Reliability, Capacity, Maps

33) Incident RCA (Root Cause Analysis) — serving & pipeline reliability

  • Trigger

    • Any of: production SLO/SLA breach (latency, error rate), safety predicate trip, anomaly alert from monitoring/drift (#25), simulation regression from pre-prod, canary rollback, repeated pipeline failures, or on-call/PagerDuty page.

    • Scheduled post-incident review within 72 hours for any SEV-1/SEV-2.

  • Inputs

    • Telemetry & traces: CloudWatch metrics/logs, OpenSearch logs, Prometheus/Grafana dashboards, AWS X-Ray/Jaeger traces, NVML/DCGM GPU telemetry, feature-store freshness metrics.

    • Change context: Deployment events (Git SHA, container digest, config/flag deltas), model registry history (candidate → staging → prod), feature definitions, safety predicate versions.

    • Data signals: Request samples, mispredictions flagged by online validators, user-reported issues, shadow-mode diffs, recent drift reports.

    • Artifacts: Last successful build/run logs, canary analysis reports, A/B analysis, W&B run metadata.

  • Steps (with testing/validation)

    • Immediate triage (T+0 to T+30min)

      • Declare incident, assign IC (incident commander) and scribe; set severity; start timeline.

      • Freeze risky changes (deployment lock) and engage runbooks (safe rollback primitives).

      • Capture context snapshot automatically: last N deploys, feature-flag changes, top error signatures, p99/p999 latency delta, affected tenants/regions.

    • Stabilize

      • Execute rollback or traffic shift to last-good model/service (canary controller); validate health via smoke tests and golden synthetic checks (known-request replay must pass).

      • If feature-store or data pipeline is culprit: fail over to degraded mode (fallback features, cached responses, or heuristic policy).

    • Data capture for forensics

      • Quarantine a redacted sample of failing requests, feature vectors, and predictions (S3 governance/incidents/<id>/samples/); include traces, safety decisions, and model confidences.

      • Preserve relevant logs via export (CloudWatch → S3), pin dashboards.
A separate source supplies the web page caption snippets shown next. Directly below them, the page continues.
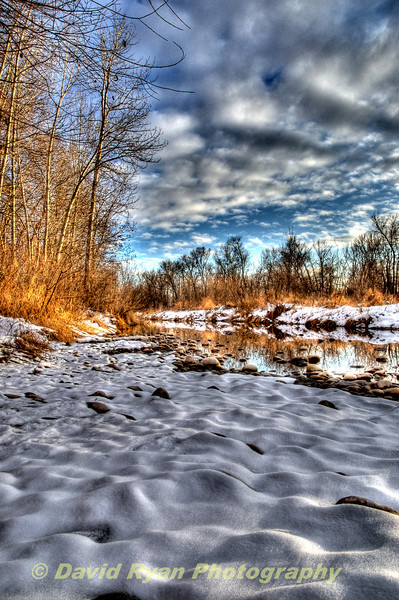 Boise, Winter on the Banks of the Boise River
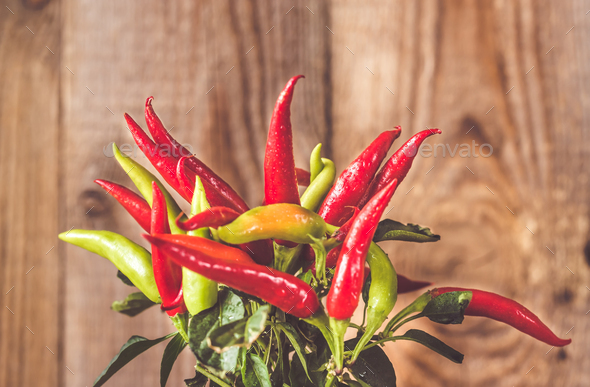 Capsicum mix in the pot - Stock Photo - Images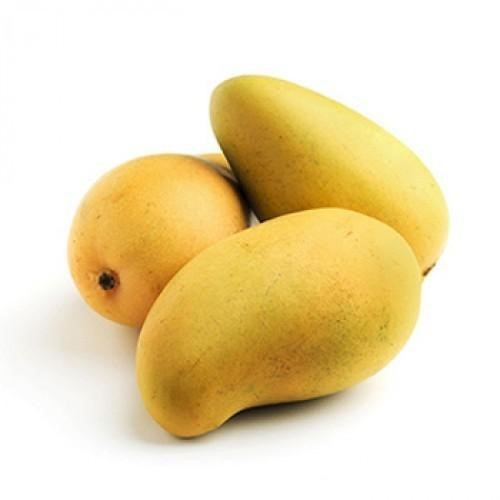 King Kesar Mango 1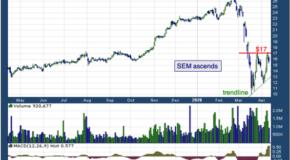 Select Medical Holdings Corporation (NYSE: SEM)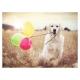 Luftballonparty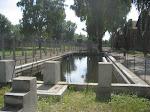 Auschwitzin uima-allas: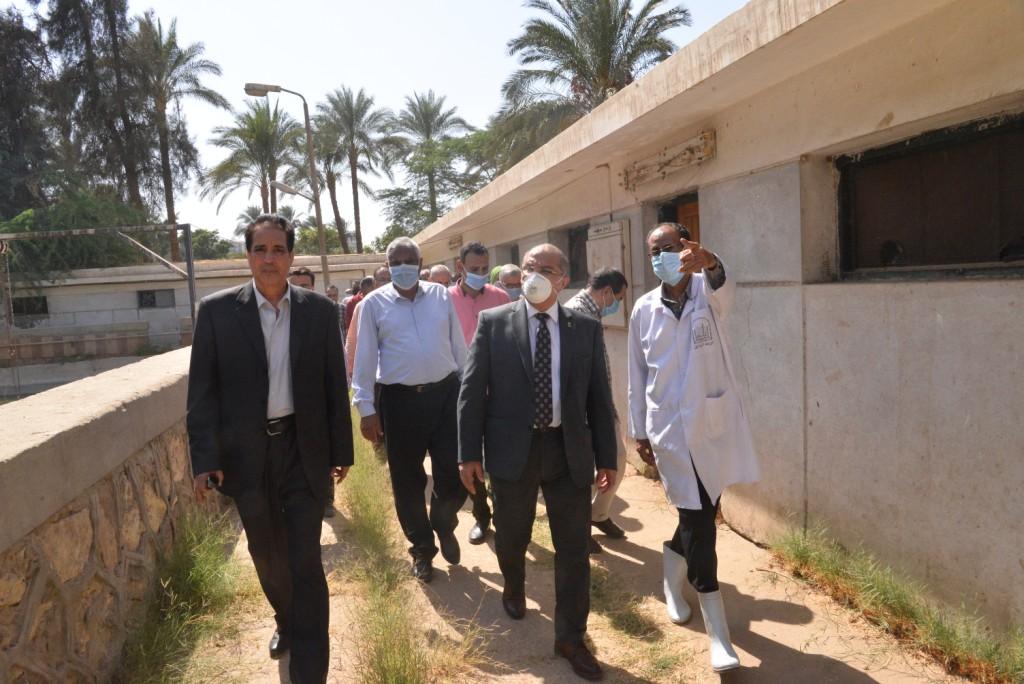 رئيس الجامعة خلال زيارته لمزارع الدواجن والماشية  (7)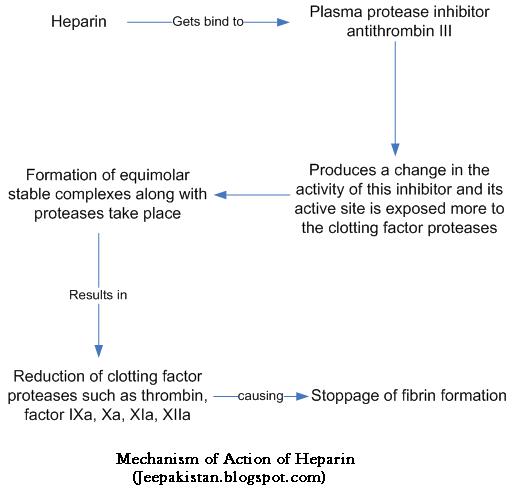 Your Source of Information: Heparin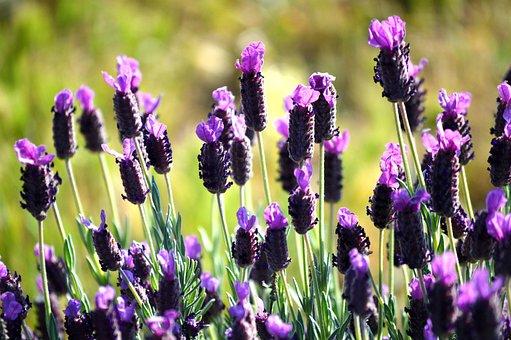 Lavender, Spring, Flowers, Garden, Nature, Plant
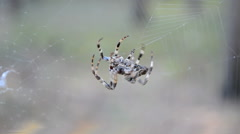 Insect closeup, spider on the web, seasonal environment. Stock Footage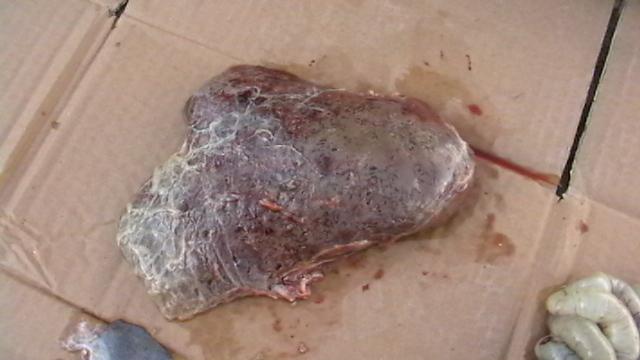 Játra ovce uhynulé na akutní motoličnatost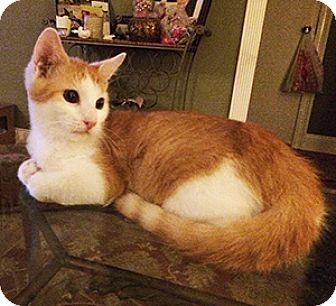 American Shorthair Cat for adoption in Metairie, Louisiana - Admiral Pinkerton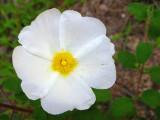 Saganho-mouro // Sage-leaved Rockrose (Cistus salviifolius)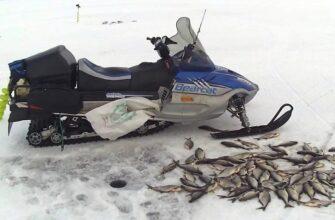 Ловля синца по льду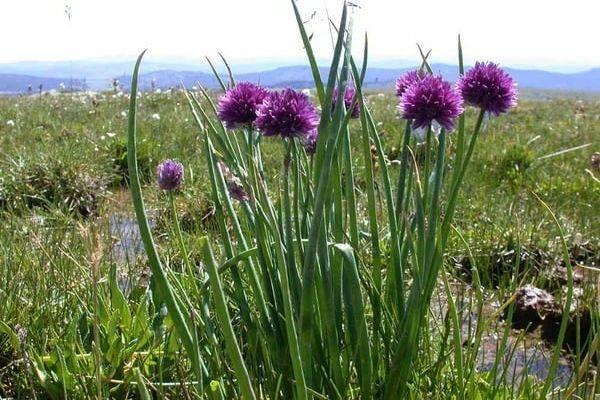 Дикий (душистый) лук: описание сортов, выращивание и уход с фото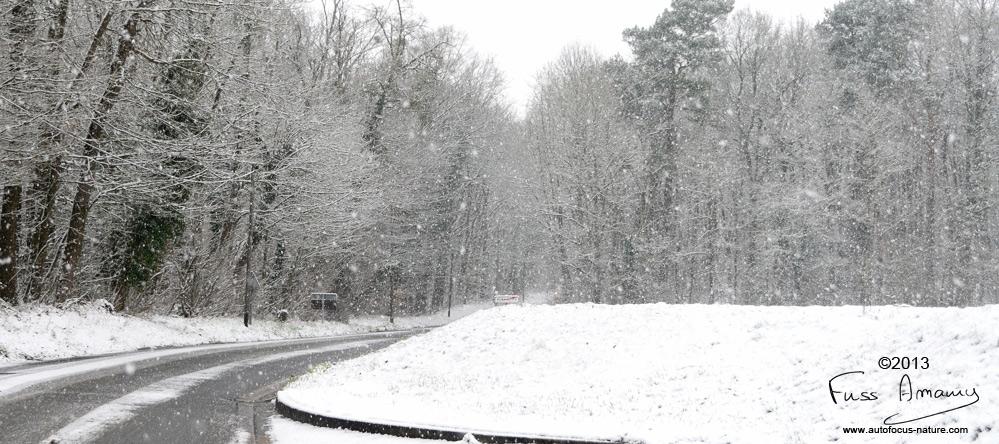Yvelines sous la neige ...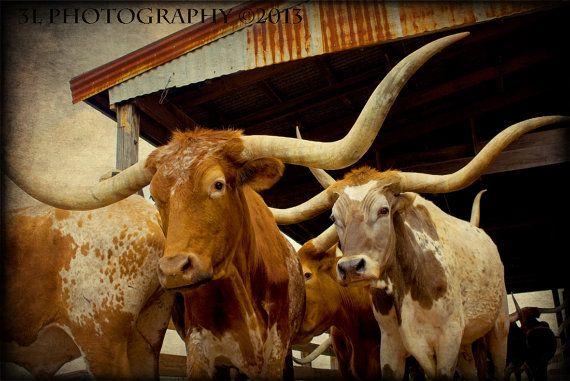 Western Art Rustic Fine Art Photography-Texas Longhorns-Southwest Fine Art Prints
    • Hypothesis-driven analysis

      • Change correlation: identify first bad time; align with any change (code, model, config, data). Use change-point detection on KPIs to narrow window.

      • Reproduction: re-run failing requests in a deterministic container with the exact model+flags; compare to last-good; run side-by-side diff.

      • Dependency check: upstream (feature freshness, schema drift), downstream (clients, map service).

      • Model-centric probes: calibration curves on failing slice, confusion matrix deltas, SHAP drift vs. baseline, feature importance changes.

    • Root cause determination

      • Classify: Code defect, Model regression, Config/flag error, Data/feature drift, Infra capacity (noisy neighbor, GPU ECC, throttling), Map/trigger policy.

      • Quantify blast radius (requests, segments, geos), cost impact, safety impact.

    • Corrective & Preventive Actions (CAPA)

      • Immediate fix (patch, hotfix, config revert), plus long-term guardrail (test, monitor, lint rule, rollout constraint).

      • Create issue tickets with owners & due dates. Integrate with CI gates (e.g., block deploy if schema version mismatch).

    • Validation

      • Post-fix replay: reproduce pre-incident failing cases → verify pass; run targeted load to confirm capacity headroom.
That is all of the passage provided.